A Good Bill? Or a Bill of Goods?

March 5, 2021


Originally published in the Daily Journal.

For far too long, representatives in Washington, D.C. have gotten away with passing off talking points as seemingly serious solutions to important issues. It’s only after it’s too late that the American people realize they’ve been “sold a bill of goods” in legislation that’s better suited as a cable news monologue than as law.

This week, the important issue being ignored is law enforcement reform, and the “serious solution” is the Democrats’ policing bill.

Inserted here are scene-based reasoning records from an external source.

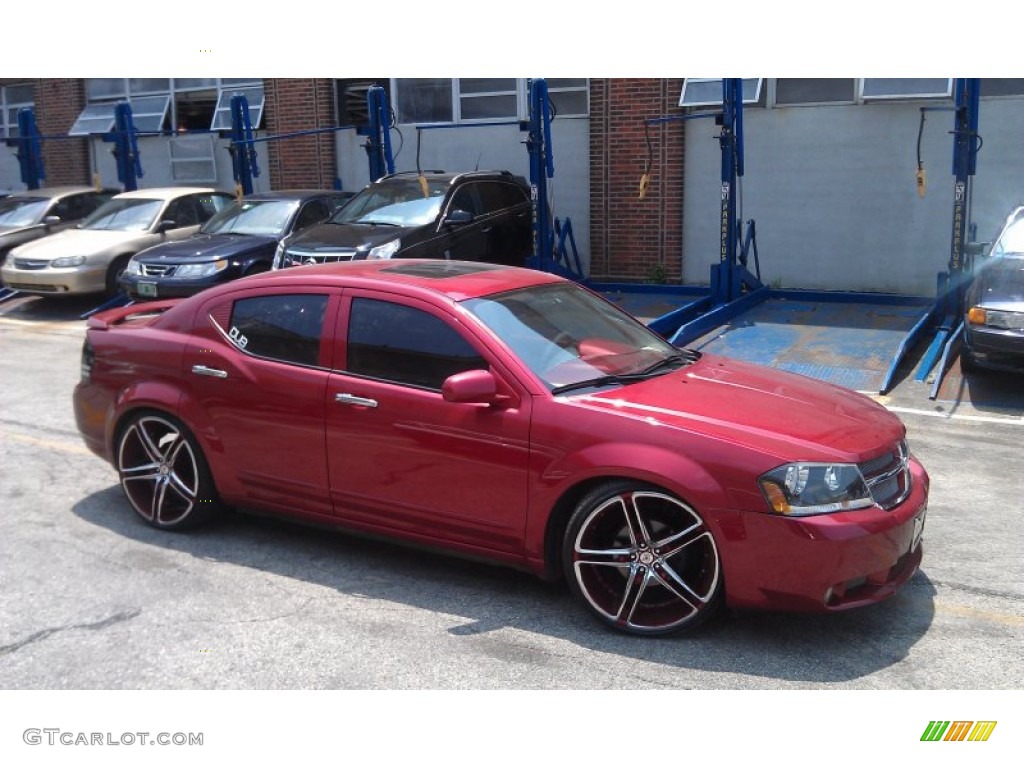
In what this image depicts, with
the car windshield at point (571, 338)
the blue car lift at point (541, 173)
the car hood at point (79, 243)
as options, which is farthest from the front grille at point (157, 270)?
the car windshield at point (571, 338)

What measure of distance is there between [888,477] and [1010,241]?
6.23 metres

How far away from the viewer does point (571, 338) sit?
16.1ft

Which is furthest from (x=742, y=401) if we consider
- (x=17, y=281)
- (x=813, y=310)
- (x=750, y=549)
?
(x=17, y=281)

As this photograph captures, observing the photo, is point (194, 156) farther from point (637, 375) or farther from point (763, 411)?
point (763, 411)

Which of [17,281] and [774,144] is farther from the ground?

As we approach the anniversaries of the tragic deaths of George Floyd and Breonna Taylor, law enforcement remains at the forefront of American politics and priorities, including right here in the Hoosier state. Despite some commonsense answers being right in front of us, Speaker Pelosi has again put forth the highly-partisan, anti-police George Floyd Justice in Policing Act, an unserious piece of legislation masquerading as the solution rather than working with Republicans and law enforcement groups to craft meaningful legislation.

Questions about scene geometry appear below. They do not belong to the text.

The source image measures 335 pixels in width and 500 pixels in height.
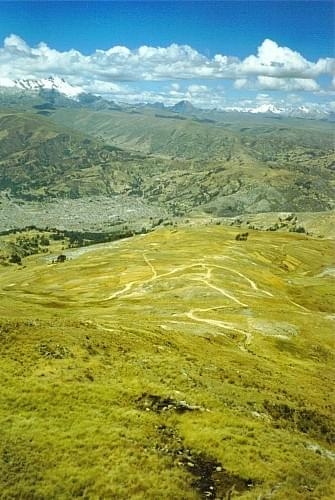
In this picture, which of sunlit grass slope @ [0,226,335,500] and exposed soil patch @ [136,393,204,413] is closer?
sunlit grass slope @ [0,226,335,500]

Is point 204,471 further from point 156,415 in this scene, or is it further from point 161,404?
point 161,404

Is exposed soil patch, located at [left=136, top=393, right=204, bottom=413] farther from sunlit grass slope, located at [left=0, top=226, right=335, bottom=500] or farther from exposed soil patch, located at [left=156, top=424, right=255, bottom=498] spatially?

The George Floyd Justice in Policing Act was first introduced in the 116th Congress and passed one of the three committees of jurisdiction by a partisan vote – the other two didn’t even consider it – after Democrats rejected every Republican amendment. Less than three weeks after it was introduced, the bill was brought to the House floor for a vote without the support of police unions and certainly without the support of many of our committed police officers across the District. The bill barely passed the House of Representatives and was dead on arrival in the Senate.

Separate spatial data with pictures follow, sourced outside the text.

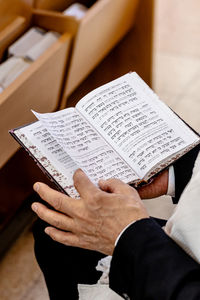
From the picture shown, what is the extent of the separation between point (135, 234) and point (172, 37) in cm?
224

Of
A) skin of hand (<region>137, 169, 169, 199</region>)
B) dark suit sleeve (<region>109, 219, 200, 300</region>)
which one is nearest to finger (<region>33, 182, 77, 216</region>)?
dark suit sleeve (<region>109, 219, 200, 300</region>)

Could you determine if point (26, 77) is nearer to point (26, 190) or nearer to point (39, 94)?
point (39, 94)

This congress, Democrats re-introduced the exact same bill.  You would expect them to have worked with Republicans and law enforcement now that their majority is down to only three seats in the House. But, alas, this was never a real attempt to solve the challenges we see in our communities.  No Republican Amendments.  No support from law enforcement.  No hearings and no mark-ups.  Less than one week after introduction, Democrats brought the exact same bill to the Floor for a vote.

Here in Indiana’s 9th District, I meet regularly with local law enforcement officers who tell me they want to see more good policing everywhere, they want to see officers doing their best to keep their communities safe, and they want more resources and tools to face the multidimensional challenges they see every watch. As we work to strengthen our law enforcement systems, we must work with, not against, law enforcement groups across the country, with those in the line of duty every day, to understand how to best protect those tasked with keeping us safe and those in the communities from every walk of life who want to be kept safe.

Once again though, representatives in Washington have transformed an opportunity to create real, lasting change into another chance to pat themselves on the back for satiating their political base.

Americans both deserve and want serious solutions, and the law enforcement officers I’ve met with stand ready to contribute to those solutions. In the meantime, Americans should not mistake the messaging bills coming out of Washington for the policy solutions we deserve.